■ **ASSIGNMENT**: When you reach a picture, pass over it; otherwise repeat the listing word for word.

■ **MATERIAL PROVIDED**:
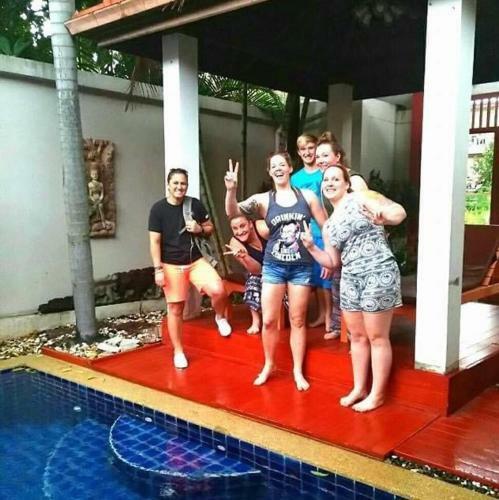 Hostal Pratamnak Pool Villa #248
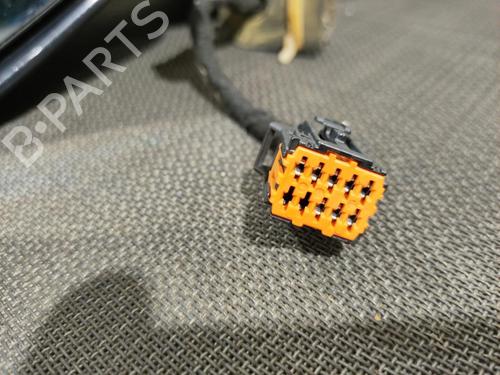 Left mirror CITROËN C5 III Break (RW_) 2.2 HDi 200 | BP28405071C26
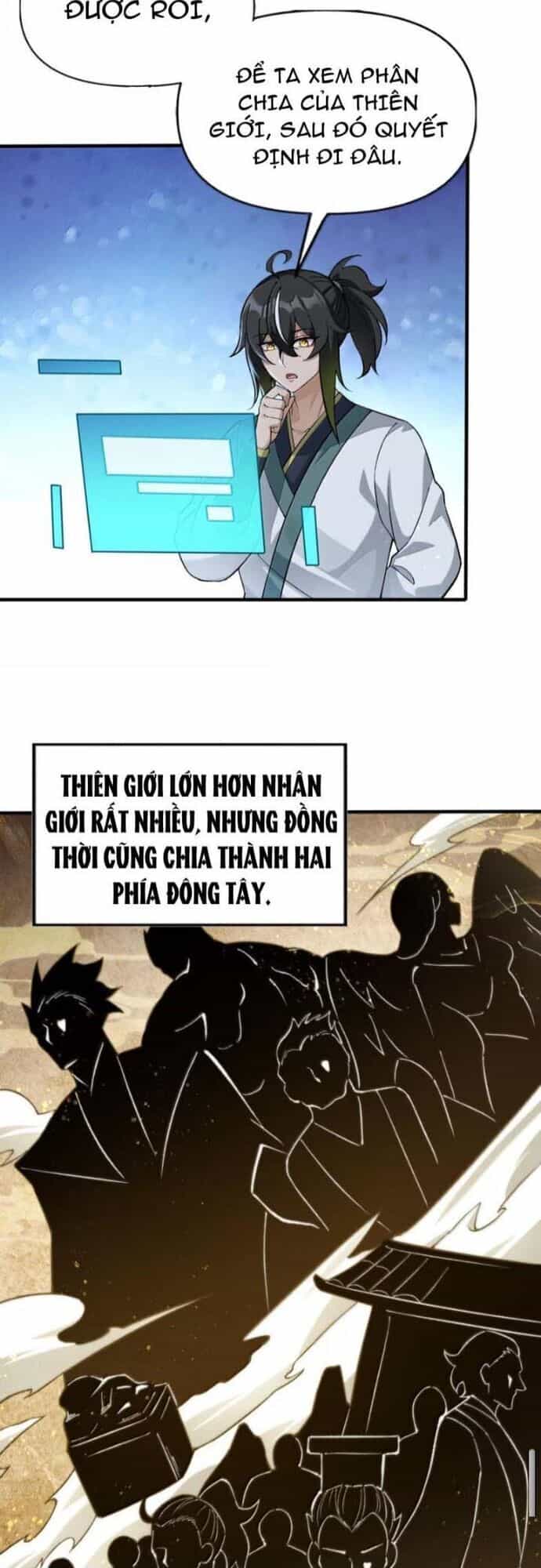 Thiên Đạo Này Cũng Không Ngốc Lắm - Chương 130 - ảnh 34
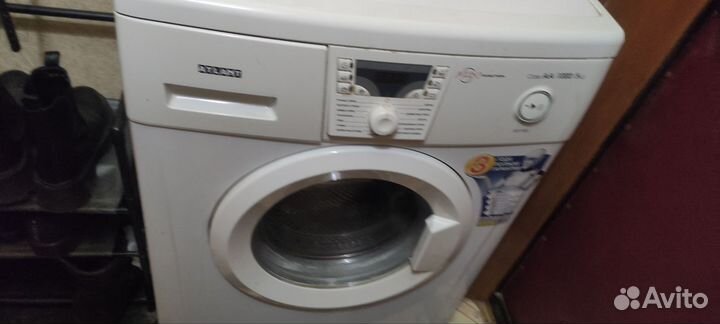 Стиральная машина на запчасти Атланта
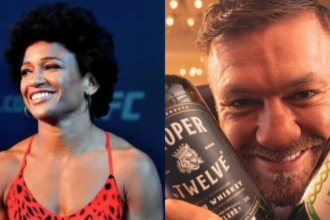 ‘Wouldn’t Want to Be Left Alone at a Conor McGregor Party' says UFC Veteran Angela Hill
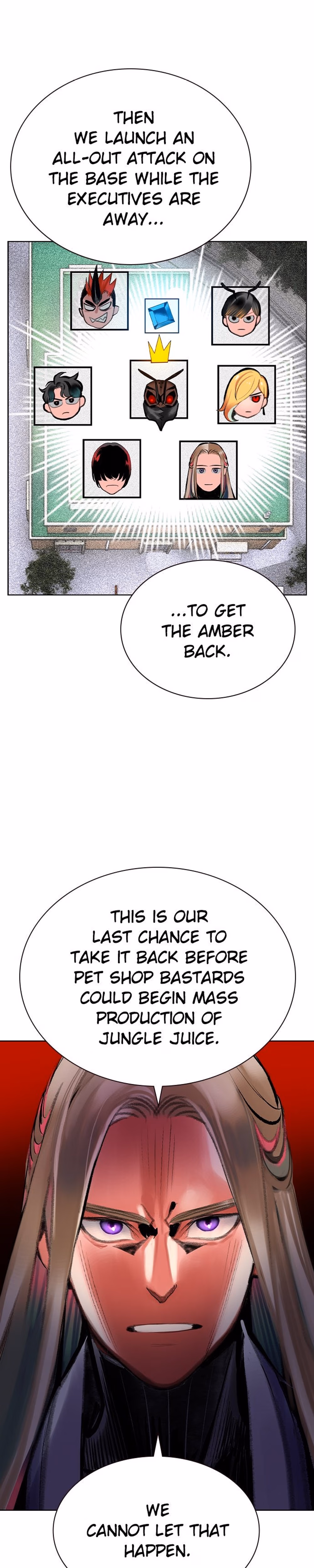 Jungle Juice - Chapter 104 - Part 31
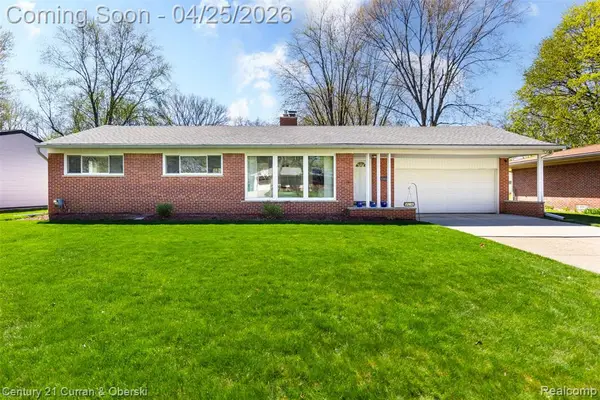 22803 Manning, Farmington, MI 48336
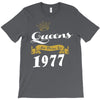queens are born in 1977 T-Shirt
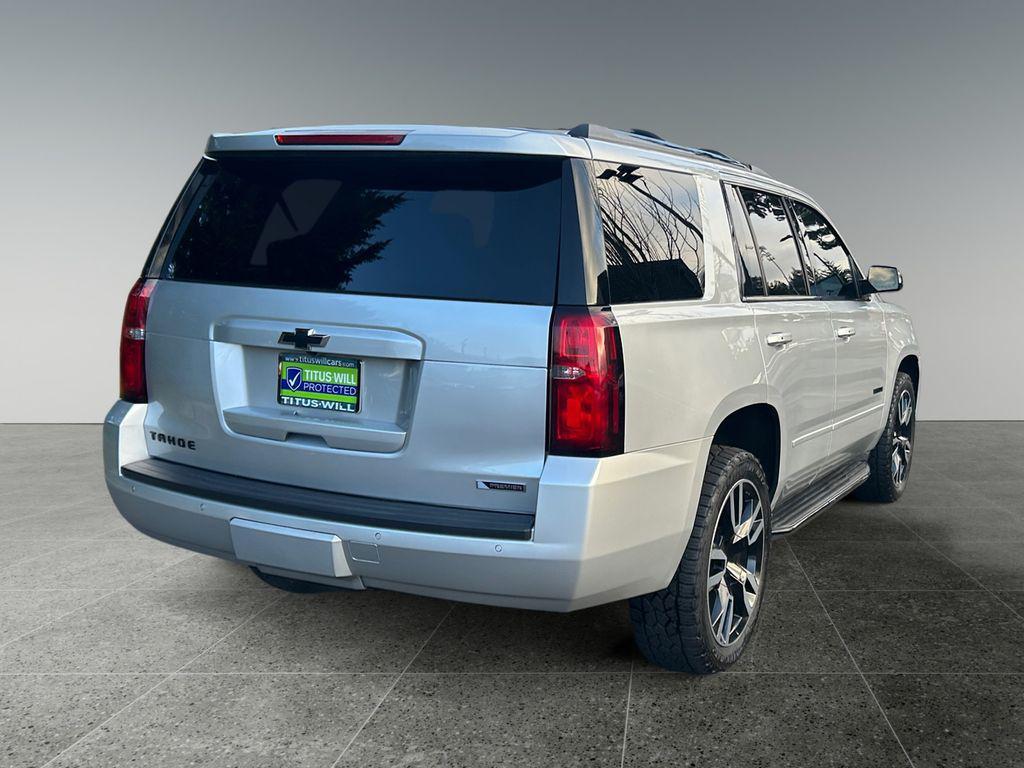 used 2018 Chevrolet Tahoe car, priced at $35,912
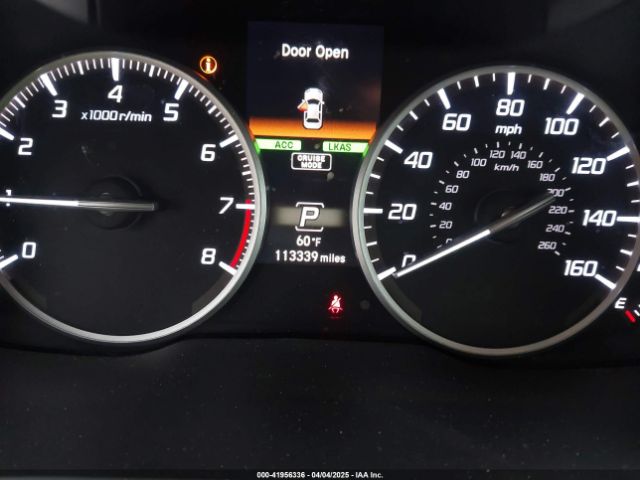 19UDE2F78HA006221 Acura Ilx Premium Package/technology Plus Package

■ **SOLVED PROBLEM**:
 Hostal Pratamnak Pool Villa #248
 Left mirror CITROËN C5 III Break (RW_) 2.2 HDi 200 | BP28405071C26
 Thiên Đạo Này Cũng Không Ngốc Lắm - Chương 130 - ảnh 34
 Стиральная машина на запчасти Атланта
 ‘Wouldn’t Want to Be Left Alone at a Conor McGregor Party' says UFC Veteran Angela Hill
 Jungle Juice - Chapter 104 - Part 31
 22803 Manning, Farmington, MI 48336
queens are born in 1977 T-Shirt
 used 2018 Chevrolet Tahoe car, priced at $35,912
 19UDE2F78HA006221 Acura Ilx Premium Package/technology Plus Package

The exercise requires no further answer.